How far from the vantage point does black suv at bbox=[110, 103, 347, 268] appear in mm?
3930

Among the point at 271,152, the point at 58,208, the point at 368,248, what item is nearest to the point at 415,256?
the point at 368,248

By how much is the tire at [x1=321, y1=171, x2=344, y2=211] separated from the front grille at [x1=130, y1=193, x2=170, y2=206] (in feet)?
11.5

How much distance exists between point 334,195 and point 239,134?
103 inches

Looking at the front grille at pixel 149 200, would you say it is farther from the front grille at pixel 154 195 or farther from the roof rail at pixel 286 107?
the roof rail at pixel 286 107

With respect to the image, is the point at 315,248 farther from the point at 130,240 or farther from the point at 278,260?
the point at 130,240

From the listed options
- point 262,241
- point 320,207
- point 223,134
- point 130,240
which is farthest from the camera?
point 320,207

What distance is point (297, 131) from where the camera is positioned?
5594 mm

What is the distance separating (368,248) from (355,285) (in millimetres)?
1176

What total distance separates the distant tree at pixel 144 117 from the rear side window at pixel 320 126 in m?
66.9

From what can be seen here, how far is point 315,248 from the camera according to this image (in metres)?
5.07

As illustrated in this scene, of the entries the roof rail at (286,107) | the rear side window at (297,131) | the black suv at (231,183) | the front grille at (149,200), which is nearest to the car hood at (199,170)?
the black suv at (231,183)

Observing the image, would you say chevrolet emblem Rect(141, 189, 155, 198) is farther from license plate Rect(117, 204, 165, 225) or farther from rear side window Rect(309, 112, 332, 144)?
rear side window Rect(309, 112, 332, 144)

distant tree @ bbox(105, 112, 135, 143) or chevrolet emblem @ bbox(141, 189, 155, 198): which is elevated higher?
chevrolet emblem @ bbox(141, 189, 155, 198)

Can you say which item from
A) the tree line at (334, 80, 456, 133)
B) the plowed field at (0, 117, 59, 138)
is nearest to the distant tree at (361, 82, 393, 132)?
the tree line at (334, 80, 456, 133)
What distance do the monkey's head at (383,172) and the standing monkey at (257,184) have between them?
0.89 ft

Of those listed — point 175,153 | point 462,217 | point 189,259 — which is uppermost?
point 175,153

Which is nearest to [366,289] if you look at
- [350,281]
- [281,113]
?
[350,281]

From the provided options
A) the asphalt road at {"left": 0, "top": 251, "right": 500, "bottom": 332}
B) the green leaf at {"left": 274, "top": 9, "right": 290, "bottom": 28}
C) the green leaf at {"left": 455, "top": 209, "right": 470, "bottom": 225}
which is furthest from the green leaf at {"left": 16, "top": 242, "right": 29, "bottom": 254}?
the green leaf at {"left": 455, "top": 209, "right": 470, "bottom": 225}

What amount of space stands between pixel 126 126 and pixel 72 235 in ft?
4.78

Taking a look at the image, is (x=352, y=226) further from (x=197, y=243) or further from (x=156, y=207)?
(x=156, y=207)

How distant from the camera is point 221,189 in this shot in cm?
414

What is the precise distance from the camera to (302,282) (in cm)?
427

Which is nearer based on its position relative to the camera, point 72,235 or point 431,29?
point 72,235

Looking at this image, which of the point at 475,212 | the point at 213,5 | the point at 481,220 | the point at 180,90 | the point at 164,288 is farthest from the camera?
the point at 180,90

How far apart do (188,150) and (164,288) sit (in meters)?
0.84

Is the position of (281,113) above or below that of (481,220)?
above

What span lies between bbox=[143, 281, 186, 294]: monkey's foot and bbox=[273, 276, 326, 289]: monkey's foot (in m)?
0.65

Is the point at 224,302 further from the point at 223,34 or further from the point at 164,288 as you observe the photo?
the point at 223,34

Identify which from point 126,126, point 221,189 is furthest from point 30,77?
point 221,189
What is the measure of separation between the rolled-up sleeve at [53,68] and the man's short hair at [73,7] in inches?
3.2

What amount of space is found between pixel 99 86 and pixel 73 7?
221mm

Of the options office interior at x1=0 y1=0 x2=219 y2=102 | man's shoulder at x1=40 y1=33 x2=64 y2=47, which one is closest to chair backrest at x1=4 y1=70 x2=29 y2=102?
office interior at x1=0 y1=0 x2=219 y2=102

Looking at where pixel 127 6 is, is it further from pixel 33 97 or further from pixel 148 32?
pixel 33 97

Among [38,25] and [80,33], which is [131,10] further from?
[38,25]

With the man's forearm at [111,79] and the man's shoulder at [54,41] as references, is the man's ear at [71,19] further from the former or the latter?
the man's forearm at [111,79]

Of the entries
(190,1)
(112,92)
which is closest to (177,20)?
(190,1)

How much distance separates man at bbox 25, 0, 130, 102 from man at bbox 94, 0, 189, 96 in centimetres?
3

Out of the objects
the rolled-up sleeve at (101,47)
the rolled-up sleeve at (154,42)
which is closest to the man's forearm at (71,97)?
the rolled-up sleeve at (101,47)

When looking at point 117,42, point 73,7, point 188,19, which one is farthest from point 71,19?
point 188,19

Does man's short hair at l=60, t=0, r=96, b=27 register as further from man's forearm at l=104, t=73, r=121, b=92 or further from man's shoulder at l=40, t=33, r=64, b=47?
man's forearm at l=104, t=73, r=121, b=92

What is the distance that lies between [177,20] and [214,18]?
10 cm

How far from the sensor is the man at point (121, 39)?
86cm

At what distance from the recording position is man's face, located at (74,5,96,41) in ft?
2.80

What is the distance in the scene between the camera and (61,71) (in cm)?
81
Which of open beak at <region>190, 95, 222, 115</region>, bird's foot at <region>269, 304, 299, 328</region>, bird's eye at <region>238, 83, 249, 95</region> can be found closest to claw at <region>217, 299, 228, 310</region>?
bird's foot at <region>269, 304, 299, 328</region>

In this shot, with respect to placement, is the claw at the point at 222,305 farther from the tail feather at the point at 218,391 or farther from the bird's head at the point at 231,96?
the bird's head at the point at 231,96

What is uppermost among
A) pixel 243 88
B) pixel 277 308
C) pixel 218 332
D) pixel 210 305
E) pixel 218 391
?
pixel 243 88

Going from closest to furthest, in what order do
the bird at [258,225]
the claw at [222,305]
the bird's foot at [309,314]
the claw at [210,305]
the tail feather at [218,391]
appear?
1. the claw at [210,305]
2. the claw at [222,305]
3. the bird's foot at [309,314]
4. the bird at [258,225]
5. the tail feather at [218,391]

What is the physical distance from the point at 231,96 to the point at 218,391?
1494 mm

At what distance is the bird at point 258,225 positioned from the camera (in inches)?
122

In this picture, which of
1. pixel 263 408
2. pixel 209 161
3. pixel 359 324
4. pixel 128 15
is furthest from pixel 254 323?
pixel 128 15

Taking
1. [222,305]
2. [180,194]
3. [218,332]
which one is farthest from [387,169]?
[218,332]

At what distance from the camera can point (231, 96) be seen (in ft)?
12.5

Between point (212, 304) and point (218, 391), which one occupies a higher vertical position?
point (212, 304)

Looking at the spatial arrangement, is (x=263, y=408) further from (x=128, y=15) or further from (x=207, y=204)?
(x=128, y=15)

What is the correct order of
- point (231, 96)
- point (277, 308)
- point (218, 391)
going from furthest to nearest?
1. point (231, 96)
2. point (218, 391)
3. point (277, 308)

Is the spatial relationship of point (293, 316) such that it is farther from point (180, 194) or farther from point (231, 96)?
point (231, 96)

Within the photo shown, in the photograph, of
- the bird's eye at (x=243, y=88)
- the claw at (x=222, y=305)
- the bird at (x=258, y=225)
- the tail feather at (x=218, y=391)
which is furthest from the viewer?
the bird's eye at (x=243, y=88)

### EXERCISE DIRECTIONS
Reproduce the listing above word for word, from the first line to the last.

### WRITTEN ANSWER
How far from the vantage point does black suv at bbox=[110, 103, 347, 268] appear in mm?
3930

Among the point at 271,152, the point at 58,208, the point at 368,248, what item is nearest to the point at 415,256?
the point at 368,248

By how much is the tire at [x1=321, y1=171, x2=344, y2=211] separated from the front grille at [x1=130, y1=193, x2=170, y2=206] (in feet)?
11.5

How much distance exists between point 334,195 and point 239,134?
103 inches

Looking at the front grille at pixel 149 200, would you say it is farther from the front grille at pixel 154 195 or farther from the roof rail at pixel 286 107?
the roof rail at pixel 286 107

With respect to the image, is the point at 315,248 farther from the point at 130,240 or farther from the point at 278,260?
the point at 130,240

From the listed options
- point 262,241
- point 320,207
- point 223,134
- point 130,240
which is farthest from the camera?
point 320,207

What distance is point (297, 131) from where the camera is positioned?
5594 mm

What is the distance separating (368,248) from (355,285) (in millimetres)?
1176

What total distance separates the distant tree at pixel 144 117 from the rear side window at pixel 320 126 in m?
66.9

From what can be seen here, how far is point 315,248 from the camera according to this image (in metres)?
5.07

As illustrated in this scene, of the entries the roof rail at (286,107) | the rear side window at (297,131) | the black suv at (231,183) | the front grille at (149,200), which is nearest to the car hood at (199,170)?
the black suv at (231,183)

Observing the image, would you say chevrolet emblem Rect(141, 189, 155, 198) is farther from license plate Rect(117, 204, 165, 225) or farther from rear side window Rect(309, 112, 332, 144)?
rear side window Rect(309, 112, 332, 144)

distant tree @ bbox(105, 112, 135, 143) or chevrolet emblem @ bbox(141, 189, 155, 198): which is elevated higher?
chevrolet emblem @ bbox(141, 189, 155, 198)

Can you say which item from
A) the tree line at (334, 80, 456, 133)
B) the plowed field at (0, 117, 59, 138)
is nearest to the distant tree at (361, 82, 393, 132)?
the tree line at (334, 80, 456, 133)
What distance do the monkey's head at (383,172) and the standing monkey at (257,184) have between them?
0.89 ft

Of those listed — point 175,153 | point 462,217 | point 189,259 — which is uppermost?
point 175,153

Which is nearest to [366,289] if you look at
- [350,281]
- [281,113]
?
[350,281]

From the provided options
A) the asphalt road at {"left": 0, "top": 251, "right": 500, "bottom": 332}
B) the green leaf at {"left": 274, "top": 9, "right": 290, "bottom": 28}
C) the green leaf at {"left": 455, "top": 209, "right": 470, "bottom": 225}
which is furthest from the green leaf at {"left": 16, "top": 242, "right": 29, "bottom": 254}?
the green leaf at {"left": 455, "top": 209, "right": 470, "bottom": 225}

What amount of space stands between pixel 126 126 and pixel 72 235 in ft?
4.78

Taking a look at the image, is (x=352, y=226) further from (x=197, y=243) or further from (x=156, y=207)?
(x=156, y=207)

How distant from the camera is point 221,189 in this shot in cm?
414

What is the precise distance from the camera to (302,282) (in cm)?
427

Which is nearer based on its position relative to the camera, point 72,235 or point 431,29?
point 72,235

Looking at this image, which of the point at 475,212 | the point at 213,5 | the point at 481,220 | the point at 180,90 | the point at 164,288 is farthest from the camera?
the point at 180,90

How far apart do (188,150) and (164,288) sit (in meters)?
0.84

Is the position of (281,113) above or below that of (481,220)?
above

What span lies between bbox=[143, 281, 186, 294]: monkey's foot and bbox=[273, 276, 326, 289]: monkey's foot (in m)?
0.65

Is the point at 224,302 further from the point at 223,34 or further from the point at 164,288 as you observe the photo?
the point at 223,34

Identify which from point 126,126, point 221,189 is furthest from point 30,77?
point 221,189
What is the measure of separation between the rolled-up sleeve at [53,68] and the man's short hair at [73,7] in inches?
3.2

What amount of space is found between pixel 99 86 and pixel 73 7?
221mm

Of the options office interior at x1=0 y1=0 x2=219 y2=102 | man's shoulder at x1=40 y1=33 x2=64 y2=47, which one is closest to chair backrest at x1=4 y1=70 x2=29 y2=102?
office interior at x1=0 y1=0 x2=219 y2=102

Looking at where pixel 127 6 is, is it further from pixel 33 97 or further from pixel 148 32?
pixel 33 97

Among [38,25] and [80,33], which is [131,10] further from?
[38,25]

With the man's forearm at [111,79] and the man's shoulder at [54,41] as references, is the man's ear at [71,19] further from the former or the latter?
the man's forearm at [111,79]

Of the entries
(190,1)
(112,92)
which is closest to (177,20)?
(190,1)

How much distance separates man at bbox 25, 0, 130, 102 from man at bbox 94, 0, 189, 96 in centimetres?
3

Out of the objects
the rolled-up sleeve at (101,47)
the rolled-up sleeve at (154,42)
which is closest to the man's forearm at (71,97)?
the rolled-up sleeve at (101,47)

When looking at point 117,42, point 73,7, point 188,19, which one is farthest from point 71,19?
point 188,19

Does man's short hair at l=60, t=0, r=96, b=27 register as further from man's forearm at l=104, t=73, r=121, b=92 or further from man's shoulder at l=40, t=33, r=64, b=47?
man's forearm at l=104, t=73, r=121, b=92

What is the distance that lies between [177,20] and [214,18]?
10 cm

How far from the sensor is the man at point (121, 39)?
86cm

At what distance from the recording position is man's face, located at (74,5,96,41) in ft?
2.80

What is the distance in the scene between the camera and (61,71) (in cm)?
81
Which of open beak at <region>190, 95, 222, 115</region>, bird's foot at <region>269, 304, 299, 328</region>, bird's eye at <region>238, 83, 249, 95</region> can be found closest to claw at <region>217, 299, 228, 310</region>?
bird's foot at <region>269, 304, 299, 328</region>

In this shot, with respect to placement, is the claw at the point at 222,305 farther from the tail feather at the point at 218,391 or farther from the bird's head at the point at 231,96?
the bird's head at the point at 231,96

What is uppermost among
A) pixel 243 88
B) pixel 277 308
C) pixel 218 332
D) pixel 210 305
E) pixel 218 391
?
pixel 243 88

Going from closest to furthest, in what order do
the bird at [258,225]
the claw at [222,305]
the bird's foot at [309,314]
the claw at [210,305]
the tail feather at [218,391]
appear?
1. the claw at [210,305]
2. the claw at [222,305]
3. the bird's foot at [309,314]
4. the bird at [258,225]
5. the tail feather at [218,391]

What is the physical distance from the point at 231,96 to the point at 218,391?
1494 mm

At what distance is the bird at point 258,225 positioned from the camera (in inches)?
122

In this picture, which of
1. pixel 263 408
2. pixel 209 161
3. pixel 359 324
4. pixel 128 15
is furthest from pixel 254 323?
pixel 128 15

Taking
1. [222,305]
2. [180,194]
3. [218,332]
which one is farthest from [387,169]?
[218,332]

At what distance from the camera can point (231, 96) be seen (in ft)?
12.5

Between point (212, 304) and point (218, 391), which one occupies a higher vertical position?
point (212, 304)

Looking at the spatial arrangement, is (x=263, y=408) further from (x=128, y=15) or further from (x=207, y=204)?
(x=128, y=15)

What is the correct order of
- point (231, 96)
- point (277, 308)
- point (218, 391)
going from furthest to nearest?
1. point (231, 96)
2. point (218, 391)
3. point (277, 308)

Is the spatial relationship of point (293, 316) such that it is farther from point (180, 194) or farther from point (231, 96)?
point (231, 96)

Within the photo shown, in the photograph, of
- the bird's eye at (x=243, y=88)
- the claw at (x=222, y=305)
- the bird at (x=258, y=225)
- the tail feather at (x=218, y=391)
which is furthest from the viewer?
the bird's eye at (x=243, y=88)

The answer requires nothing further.